Images like this one, emerging out of whitespace, recall the transitional illustrations of Nate Powell in John Lewis’s “March” trilogy. Yet Khodabandeh has a definitive style of his own: his most striking pages mash up the bold contrast and flat perspective of European woodcut artists like Frans Masereel with the collective force of canvases like Picasso’s “Guernica.” While the abstract and sprawling style of “Guernica” might seem a far cry from comic book art, it carries a similarly dynamic representation of the chaos of violence against the innocent:
Despite this book’s visual echoes of Lewis’s “March” trilogy, however, it refuses a strictly nonviolent response to injustice—and for good reason. The inhabitants of Carnegie, faced with the need for immediate self-defense, were not given the time to dig in for long-term change. This neighborhood lacked not only the resources to build a nonviolent response, but even, quite literally, a common language. As Khodabandeh notes in an interview for Small Press Expo (SPX), “this is an instance where they are proactively stopping and driving out these horrible people from their space, and doing so successfully,” using, as Campbell told “The Comics Journal,” whatever they could grab: “people all around town were collecting coal, collecting fencing, and ripping cobblestones out of the street to defend themselves.”

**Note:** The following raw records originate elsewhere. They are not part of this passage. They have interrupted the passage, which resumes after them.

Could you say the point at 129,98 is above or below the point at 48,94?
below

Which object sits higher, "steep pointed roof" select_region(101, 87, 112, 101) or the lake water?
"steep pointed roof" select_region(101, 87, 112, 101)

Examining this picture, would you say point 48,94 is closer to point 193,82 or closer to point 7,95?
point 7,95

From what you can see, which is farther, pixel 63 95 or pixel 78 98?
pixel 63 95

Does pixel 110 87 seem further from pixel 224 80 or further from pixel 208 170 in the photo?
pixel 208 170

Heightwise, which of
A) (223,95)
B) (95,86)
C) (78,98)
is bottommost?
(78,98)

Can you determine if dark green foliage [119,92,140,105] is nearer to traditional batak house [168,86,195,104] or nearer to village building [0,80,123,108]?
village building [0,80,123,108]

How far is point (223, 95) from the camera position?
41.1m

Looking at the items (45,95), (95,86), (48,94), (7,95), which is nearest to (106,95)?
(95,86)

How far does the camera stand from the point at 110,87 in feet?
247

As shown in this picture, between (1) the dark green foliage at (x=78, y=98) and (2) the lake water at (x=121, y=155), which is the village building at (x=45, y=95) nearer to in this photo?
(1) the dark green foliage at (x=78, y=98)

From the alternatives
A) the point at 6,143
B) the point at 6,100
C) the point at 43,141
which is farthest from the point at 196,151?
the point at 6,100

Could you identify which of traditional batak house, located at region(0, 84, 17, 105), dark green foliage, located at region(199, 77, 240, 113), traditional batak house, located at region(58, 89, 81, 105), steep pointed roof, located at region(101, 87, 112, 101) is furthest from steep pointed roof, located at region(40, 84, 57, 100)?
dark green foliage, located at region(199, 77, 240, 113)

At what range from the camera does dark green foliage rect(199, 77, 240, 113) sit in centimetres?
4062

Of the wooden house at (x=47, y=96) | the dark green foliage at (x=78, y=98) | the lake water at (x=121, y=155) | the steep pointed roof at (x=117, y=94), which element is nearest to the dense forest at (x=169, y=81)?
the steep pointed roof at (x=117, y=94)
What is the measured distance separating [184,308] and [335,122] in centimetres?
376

As an article in “The Guardian” recounts, when Picasso lived in Nazi-occupied Paris during World War II, he had already completed “Guernica,” painted in response to a 1937 Nazi bombing of the small Basque Country town in Spain after which the masterpiece was named. A Nazi officer who raided Picasso’s apartment pointed at a photograph of the work and asked, “Did you do that?” Picasso’s response—“No, you did”—might be apocryphal, but remains instructive. Campbell and Khodabandeh’s work likewise shifts the lens of history’s camera to interrogate the perpetrators, rather than rob agency from the targets of their attack.
In interviews and panel discussions, Campbell repeatedly resists sentimentalization of his story. “These people got together because they were desperate,” he states in the “Comics Journal” interview. Given how factionalized the US still is, “obviously lessons weren’t learned,” he adds, but “we can learn lessons from this if we choose to.” As he reminds readers in his afterword, Primo’s story “is a story not unlike what many people experience today in their searches for a better life. I feel like it’s a story worth telling over and over until people no longer choose to forget what others go through.”